Of all the commemorations of the March on Washington, the one that will best capture its spirit isn't really a commemoration at all.
Today, one day after the 50th anniversary of the great march, fast-food and retail workers in as many as 35 cities will stage a one-day strike demanding higher wages.
Sadly, the connection between the epochal demonstration of 1963 and a fast-food strike in 2013 couldn't be more direct.
The march 50 years ago was, after all, a march "For Jobs and Freedom," and its focus was every bit as economic as it was juridical and social. Even more directly, one of the demands highlighted by the march's leaders and organizers was to raise the federal minimum wage — then $1.15 an hour — to $2.
According to Sylvia Allegretto and Steven Pitts of the Economic Policy Institute, that comes out to $13.39 today. (This week, fast-food workers will march seeking an hourly wage of $15.)
Those who seek to conservatize the march in modern memory either gloss over or neglect altogether its consistent emphasis on economic as well as social egalitarianism. A. Philip Randolph, the union leader and lifelong democratic socialist who conceived of and chaired the march, made this clear in the speech with which he began the rally.
"Yes, we want all public accommodations open to all citizens," he said, "but those accommodations will mean little to those who cannot afford to use them. Yes, we want a Fair Employment Practice Act banning racial discrimination in hiring, but what good will it do if profit-geared automation destroys the jobs of millions of workers, black and white?"
(Randolph's fears about the economic implications of mechanizing manufacturing, which today sound grimly prophetic, were shared by many in his circle, including such social democratic activists and economists as Michael Harrington and Leon Keyserling.)
As two excellent new books about the march and the men and women who made it happen — "The March on Washington" by William P. Jones and "A Freedom Budget for All Americans" by Paul Le Blanc and Michael D. Yates — make clear, the march was initially conceived in late 1962 primarily to spotlight the growing unemployment, underemployment and job discrimination plaguing African Americans in Northern cities.
Only when all hell broke loose in Birmingham, Ala., in the spring of 1963 — with Bull Connor loosing attack dogs on black schoolchildren demonstrating for equal access to public accommodations — did the focus of the march expand to the civil rights demands with which it is linked in popular memory today.

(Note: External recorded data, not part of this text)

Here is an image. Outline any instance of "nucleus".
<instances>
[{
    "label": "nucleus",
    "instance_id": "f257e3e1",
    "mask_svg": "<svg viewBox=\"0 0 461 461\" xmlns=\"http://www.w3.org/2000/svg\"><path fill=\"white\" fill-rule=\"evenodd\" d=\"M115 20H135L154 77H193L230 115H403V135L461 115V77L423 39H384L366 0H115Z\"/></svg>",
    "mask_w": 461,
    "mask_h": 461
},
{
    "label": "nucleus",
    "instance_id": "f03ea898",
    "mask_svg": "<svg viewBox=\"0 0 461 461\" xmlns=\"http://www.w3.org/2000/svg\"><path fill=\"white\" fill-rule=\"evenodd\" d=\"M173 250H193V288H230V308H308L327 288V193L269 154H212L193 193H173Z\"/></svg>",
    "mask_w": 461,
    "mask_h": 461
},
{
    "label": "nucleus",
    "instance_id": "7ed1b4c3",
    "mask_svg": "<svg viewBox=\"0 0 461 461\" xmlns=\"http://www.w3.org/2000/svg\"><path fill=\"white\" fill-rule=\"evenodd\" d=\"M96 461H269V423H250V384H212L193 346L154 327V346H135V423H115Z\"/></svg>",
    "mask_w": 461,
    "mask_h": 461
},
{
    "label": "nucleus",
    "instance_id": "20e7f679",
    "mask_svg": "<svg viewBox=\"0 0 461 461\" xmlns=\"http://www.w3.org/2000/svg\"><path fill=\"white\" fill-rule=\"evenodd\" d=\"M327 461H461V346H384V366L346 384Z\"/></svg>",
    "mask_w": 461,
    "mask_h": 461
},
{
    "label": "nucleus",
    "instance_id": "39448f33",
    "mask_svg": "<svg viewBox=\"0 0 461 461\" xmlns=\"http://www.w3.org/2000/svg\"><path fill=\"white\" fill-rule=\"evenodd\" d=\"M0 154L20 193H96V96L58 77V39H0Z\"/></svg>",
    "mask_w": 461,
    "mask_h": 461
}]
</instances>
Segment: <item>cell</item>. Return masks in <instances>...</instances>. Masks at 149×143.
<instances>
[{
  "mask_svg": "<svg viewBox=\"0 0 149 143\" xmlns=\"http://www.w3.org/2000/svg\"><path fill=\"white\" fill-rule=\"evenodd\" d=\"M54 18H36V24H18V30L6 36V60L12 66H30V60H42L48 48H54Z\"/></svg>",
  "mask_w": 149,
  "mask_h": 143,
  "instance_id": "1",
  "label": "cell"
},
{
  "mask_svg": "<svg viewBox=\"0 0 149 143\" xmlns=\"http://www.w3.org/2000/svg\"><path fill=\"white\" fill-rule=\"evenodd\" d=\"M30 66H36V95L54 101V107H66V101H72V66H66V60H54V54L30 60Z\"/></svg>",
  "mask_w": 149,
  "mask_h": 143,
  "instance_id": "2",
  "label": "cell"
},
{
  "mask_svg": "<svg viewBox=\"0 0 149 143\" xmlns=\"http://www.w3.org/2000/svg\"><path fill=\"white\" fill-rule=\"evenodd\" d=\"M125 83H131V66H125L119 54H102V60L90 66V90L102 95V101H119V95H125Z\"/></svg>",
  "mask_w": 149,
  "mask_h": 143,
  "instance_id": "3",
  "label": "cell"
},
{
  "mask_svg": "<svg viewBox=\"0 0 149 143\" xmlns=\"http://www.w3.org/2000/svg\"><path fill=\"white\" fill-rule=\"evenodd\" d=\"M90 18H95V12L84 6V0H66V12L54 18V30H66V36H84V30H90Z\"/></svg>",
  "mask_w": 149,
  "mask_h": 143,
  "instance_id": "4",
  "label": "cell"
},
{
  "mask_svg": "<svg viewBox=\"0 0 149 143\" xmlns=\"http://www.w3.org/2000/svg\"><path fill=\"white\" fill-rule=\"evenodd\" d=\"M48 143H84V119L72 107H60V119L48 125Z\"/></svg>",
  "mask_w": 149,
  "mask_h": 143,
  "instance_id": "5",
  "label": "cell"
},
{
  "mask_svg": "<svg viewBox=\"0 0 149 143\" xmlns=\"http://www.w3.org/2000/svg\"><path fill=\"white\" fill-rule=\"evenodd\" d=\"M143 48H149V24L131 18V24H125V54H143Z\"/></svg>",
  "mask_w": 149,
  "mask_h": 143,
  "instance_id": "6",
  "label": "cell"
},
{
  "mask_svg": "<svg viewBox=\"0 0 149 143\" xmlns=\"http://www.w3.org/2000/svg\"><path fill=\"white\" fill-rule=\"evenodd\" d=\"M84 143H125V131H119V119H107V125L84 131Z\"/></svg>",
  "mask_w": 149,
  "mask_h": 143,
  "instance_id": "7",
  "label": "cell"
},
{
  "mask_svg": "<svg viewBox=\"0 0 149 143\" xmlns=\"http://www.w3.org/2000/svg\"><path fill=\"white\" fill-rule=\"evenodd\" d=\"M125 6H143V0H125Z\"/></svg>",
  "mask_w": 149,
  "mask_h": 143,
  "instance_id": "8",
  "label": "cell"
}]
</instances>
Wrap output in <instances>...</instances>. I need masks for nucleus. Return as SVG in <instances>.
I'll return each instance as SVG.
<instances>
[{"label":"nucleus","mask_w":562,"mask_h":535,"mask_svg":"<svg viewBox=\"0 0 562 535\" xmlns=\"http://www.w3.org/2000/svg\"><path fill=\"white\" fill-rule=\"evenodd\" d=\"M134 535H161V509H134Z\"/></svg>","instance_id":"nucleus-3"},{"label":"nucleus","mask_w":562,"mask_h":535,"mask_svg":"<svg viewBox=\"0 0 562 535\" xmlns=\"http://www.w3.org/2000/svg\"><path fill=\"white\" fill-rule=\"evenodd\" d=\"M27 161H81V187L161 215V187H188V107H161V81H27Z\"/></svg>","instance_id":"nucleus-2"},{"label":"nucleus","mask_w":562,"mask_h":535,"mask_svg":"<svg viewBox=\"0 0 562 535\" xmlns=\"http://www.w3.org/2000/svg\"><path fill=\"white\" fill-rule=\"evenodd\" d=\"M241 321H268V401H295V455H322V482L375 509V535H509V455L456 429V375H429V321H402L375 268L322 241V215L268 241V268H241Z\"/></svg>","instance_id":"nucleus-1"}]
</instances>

Of the more than 200,000 Americans who came to the mall 50 years ago, tens of thousands were active in organizations that espoused and embodied an indissoluble link between civil and economic rights. That link was embraced by more than black churches and the NAACP.
The United Auto Workers, garment and textile workers, the Packinghouse Workers and the still-fledgling teacher and public worker unions brought their members to Washington on hundreds of chartered buses and trains. They heard speeches not only declaring that Southern blacks should have the right to vote and to sit at the front of the bus but also calling for public employment programs to shrink unemployment and a hike in the minimum wage to reduce the incidence of poverty-level work.